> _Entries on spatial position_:
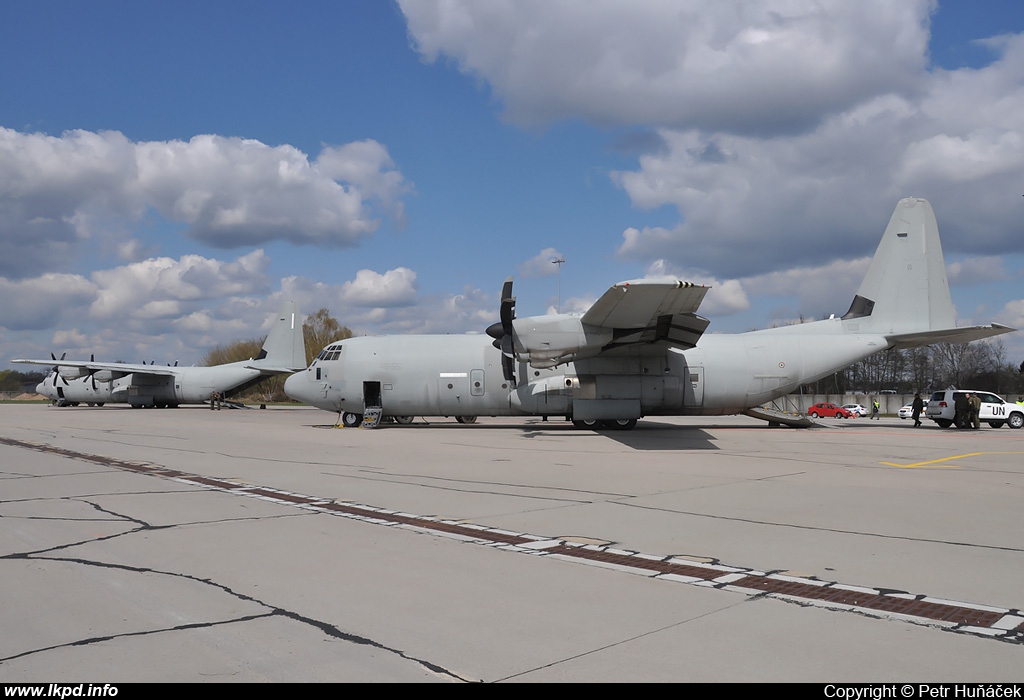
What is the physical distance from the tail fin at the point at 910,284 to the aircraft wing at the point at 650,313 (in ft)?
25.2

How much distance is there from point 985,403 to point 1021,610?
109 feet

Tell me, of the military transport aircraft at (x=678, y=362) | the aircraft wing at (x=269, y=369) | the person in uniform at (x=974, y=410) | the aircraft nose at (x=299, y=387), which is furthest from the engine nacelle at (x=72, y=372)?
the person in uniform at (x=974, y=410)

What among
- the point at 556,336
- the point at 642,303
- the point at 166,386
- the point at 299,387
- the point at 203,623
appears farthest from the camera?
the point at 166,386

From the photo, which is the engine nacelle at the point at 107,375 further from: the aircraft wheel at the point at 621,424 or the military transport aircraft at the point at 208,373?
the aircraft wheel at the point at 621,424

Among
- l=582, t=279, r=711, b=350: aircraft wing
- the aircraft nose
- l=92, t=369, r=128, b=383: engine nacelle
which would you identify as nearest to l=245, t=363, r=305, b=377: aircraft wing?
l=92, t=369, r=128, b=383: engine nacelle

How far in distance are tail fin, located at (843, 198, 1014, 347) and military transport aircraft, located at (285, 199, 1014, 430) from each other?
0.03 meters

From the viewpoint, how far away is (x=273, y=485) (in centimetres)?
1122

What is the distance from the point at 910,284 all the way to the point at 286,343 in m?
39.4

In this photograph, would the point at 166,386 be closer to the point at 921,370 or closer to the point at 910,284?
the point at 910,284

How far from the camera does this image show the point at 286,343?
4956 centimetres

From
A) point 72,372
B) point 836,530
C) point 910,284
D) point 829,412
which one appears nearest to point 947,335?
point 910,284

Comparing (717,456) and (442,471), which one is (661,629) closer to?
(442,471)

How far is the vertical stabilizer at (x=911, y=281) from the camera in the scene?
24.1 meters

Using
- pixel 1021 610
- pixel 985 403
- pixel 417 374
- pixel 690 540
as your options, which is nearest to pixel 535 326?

...

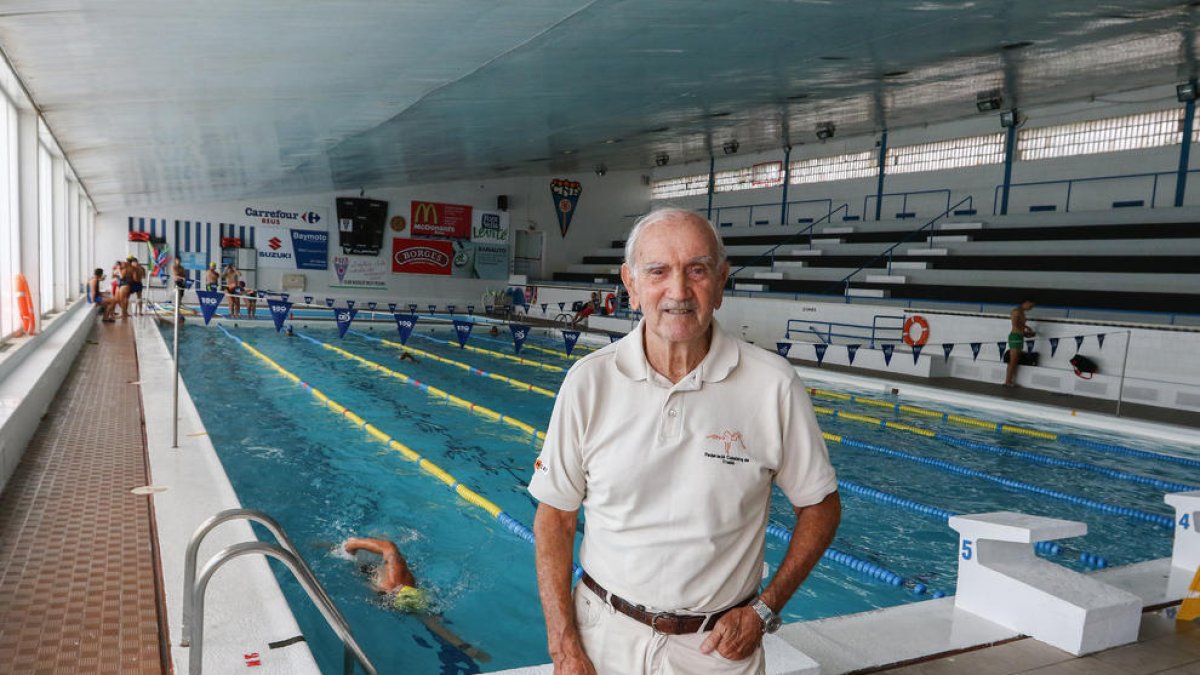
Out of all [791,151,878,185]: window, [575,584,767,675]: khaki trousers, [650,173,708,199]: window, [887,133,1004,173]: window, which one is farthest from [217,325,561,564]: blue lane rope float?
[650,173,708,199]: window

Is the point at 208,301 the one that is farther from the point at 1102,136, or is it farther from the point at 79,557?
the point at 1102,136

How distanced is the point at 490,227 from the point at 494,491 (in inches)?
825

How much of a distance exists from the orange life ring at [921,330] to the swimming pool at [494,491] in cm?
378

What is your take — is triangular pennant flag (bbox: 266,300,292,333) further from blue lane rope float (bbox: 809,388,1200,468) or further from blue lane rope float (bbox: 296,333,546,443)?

> _Given exercise_:
Can you copy out the data word for word, from the line with "How far is the" to the line with "24.1 meters", with both of those lines included?

> _Correct response_:
How far is the vertical stabilizer at (x=911, y=281) from the camera in the scene?
24.1 meters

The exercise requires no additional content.